Taiwan is a part of China, as articulated by the head of the UN.

The US is not spending its international political capital wisely re China. Economic issues should be paramount without worthless and inappropriate digressions. Human right advocacy can be adjunct but cannot be central to US-China relations. Human right in China is not relevant to American core interest; and it cannot be rushed without much greater economic progress in China or anywhere in the world.

 

MARKVERMOUH

1:39 PM ET

August 9, 2011

Well done FP China hates bad publicity

I sometimes think that FP can be too soft on China if not the West generally. The truth is that the current economic situation makes the West too weak to force the Chinese government to face the music over Tibet, Tiananmen Square and all their other human rights atrocities.

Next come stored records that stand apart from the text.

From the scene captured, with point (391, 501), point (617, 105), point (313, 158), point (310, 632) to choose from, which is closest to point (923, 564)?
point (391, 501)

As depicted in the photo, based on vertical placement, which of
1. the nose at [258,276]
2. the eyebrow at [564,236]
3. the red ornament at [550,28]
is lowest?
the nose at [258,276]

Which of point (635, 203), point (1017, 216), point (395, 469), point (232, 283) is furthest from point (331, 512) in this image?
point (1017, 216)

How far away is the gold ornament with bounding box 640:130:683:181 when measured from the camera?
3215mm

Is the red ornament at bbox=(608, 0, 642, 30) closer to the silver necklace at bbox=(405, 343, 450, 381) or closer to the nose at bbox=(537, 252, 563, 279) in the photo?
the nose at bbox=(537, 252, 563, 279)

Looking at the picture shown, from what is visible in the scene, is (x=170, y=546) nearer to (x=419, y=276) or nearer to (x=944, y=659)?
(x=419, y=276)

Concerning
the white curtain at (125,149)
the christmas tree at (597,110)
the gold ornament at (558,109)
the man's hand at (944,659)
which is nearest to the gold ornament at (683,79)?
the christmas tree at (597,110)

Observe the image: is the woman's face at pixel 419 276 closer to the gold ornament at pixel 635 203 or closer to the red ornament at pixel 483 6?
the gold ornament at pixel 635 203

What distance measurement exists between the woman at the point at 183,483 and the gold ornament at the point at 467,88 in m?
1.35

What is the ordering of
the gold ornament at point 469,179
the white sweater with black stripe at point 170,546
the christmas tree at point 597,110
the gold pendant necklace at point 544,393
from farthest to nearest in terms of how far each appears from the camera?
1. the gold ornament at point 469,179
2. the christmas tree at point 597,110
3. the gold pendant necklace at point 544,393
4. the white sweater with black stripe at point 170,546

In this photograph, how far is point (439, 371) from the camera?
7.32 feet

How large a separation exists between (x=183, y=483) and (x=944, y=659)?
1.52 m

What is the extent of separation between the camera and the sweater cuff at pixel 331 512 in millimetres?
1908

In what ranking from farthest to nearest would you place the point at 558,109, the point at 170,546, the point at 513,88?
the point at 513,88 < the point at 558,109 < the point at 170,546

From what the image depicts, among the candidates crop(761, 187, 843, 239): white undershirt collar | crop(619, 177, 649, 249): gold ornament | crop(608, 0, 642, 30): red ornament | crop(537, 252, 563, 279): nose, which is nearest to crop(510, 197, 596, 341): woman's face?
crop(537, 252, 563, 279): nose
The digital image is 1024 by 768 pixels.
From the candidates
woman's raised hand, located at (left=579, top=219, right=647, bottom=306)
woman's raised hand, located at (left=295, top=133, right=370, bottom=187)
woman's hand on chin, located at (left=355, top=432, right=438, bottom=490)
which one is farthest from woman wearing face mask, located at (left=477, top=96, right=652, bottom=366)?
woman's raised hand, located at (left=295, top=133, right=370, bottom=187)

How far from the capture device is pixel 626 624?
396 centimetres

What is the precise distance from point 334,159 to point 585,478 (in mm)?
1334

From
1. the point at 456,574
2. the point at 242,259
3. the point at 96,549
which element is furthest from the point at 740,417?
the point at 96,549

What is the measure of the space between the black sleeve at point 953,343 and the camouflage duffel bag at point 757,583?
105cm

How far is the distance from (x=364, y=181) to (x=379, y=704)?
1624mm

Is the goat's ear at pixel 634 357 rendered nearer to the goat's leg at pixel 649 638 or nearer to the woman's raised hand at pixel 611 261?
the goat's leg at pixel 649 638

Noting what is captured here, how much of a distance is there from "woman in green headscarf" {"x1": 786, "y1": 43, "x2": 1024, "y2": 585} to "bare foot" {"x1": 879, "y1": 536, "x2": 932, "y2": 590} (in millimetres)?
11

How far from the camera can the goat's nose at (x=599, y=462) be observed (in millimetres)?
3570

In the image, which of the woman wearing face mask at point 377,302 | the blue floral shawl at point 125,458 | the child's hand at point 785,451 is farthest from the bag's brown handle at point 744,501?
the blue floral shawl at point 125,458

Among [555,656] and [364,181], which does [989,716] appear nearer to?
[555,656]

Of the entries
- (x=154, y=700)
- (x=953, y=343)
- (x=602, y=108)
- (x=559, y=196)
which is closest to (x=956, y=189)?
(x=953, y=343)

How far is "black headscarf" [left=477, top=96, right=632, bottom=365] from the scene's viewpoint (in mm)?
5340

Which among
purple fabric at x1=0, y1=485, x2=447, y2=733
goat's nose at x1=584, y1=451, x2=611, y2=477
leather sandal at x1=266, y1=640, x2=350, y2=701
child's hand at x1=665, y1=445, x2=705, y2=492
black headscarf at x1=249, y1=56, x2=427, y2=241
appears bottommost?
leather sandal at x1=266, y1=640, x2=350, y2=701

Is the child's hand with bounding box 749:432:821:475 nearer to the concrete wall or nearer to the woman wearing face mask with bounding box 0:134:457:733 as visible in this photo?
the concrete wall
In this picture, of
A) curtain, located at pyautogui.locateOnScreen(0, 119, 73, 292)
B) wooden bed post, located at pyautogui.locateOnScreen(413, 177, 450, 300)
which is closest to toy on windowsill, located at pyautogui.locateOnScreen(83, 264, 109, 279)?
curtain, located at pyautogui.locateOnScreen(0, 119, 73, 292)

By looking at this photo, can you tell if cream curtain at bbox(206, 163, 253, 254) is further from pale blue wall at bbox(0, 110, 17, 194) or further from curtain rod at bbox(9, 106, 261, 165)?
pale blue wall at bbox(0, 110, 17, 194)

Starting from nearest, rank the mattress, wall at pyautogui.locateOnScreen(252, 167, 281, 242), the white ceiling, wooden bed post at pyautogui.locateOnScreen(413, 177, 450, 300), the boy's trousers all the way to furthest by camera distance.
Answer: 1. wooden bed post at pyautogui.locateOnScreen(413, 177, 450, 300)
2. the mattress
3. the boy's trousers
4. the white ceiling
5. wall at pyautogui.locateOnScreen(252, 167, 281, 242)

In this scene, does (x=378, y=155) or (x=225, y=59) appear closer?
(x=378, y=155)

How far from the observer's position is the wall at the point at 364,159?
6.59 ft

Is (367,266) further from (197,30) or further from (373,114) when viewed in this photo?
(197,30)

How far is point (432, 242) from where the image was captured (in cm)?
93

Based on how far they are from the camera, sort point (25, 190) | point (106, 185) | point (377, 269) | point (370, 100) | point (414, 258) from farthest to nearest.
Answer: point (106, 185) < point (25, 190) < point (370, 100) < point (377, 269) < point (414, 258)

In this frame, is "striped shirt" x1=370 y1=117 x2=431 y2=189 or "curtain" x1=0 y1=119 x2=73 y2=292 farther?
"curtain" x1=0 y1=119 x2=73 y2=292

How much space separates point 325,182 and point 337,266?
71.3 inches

The Chinese authorities always trot out the same song and dance routine about the West interfering in their domestic affairs.... and there is very little we can do about it. However at the same time they loathe bad publicity like this FP article. And fear of bad press acts as a brake at least in part on their actions. So keep it up FP

 

RON PLYMEL

11:16 PM ET

August 10, 2011

FIRST THEY CAME FOR THE PATRIOT LAWYERS

In one of the most severe blows the Bush administration has dealt to our constitutional democracy, the Pentagon attacked the lawyers who have volunteered to represent the Guantánamo detainees. Deputy Assistant Secretary of Defense Charles Stimson threatened corporate lawyers who agree to defend the men and boys imprisoned there. Flashing a list of corporations that use law firms doing this pro bono work, Stimson declared, "Corporate C.E.O.'s seeing this should ask firms to choose between lucrative retainers and representing terrorists."

According to kayden kross, in 1770, John Adams defended nine British soldiers including a captain who stood accused of killing five Americans. No other lawyer would defend them. Adams thought no one in a free country should be denied the right to a fair trial and the right to counsel. He was subjected to scorn and ridicule and claimed to have lost half his law practice as a result of his efforts. Adams later said his representation of those British soldiers was "one of the most gallant, generous, manly and disinterested actions of my whole life, and one of the best pieces of service I ever rendered my country."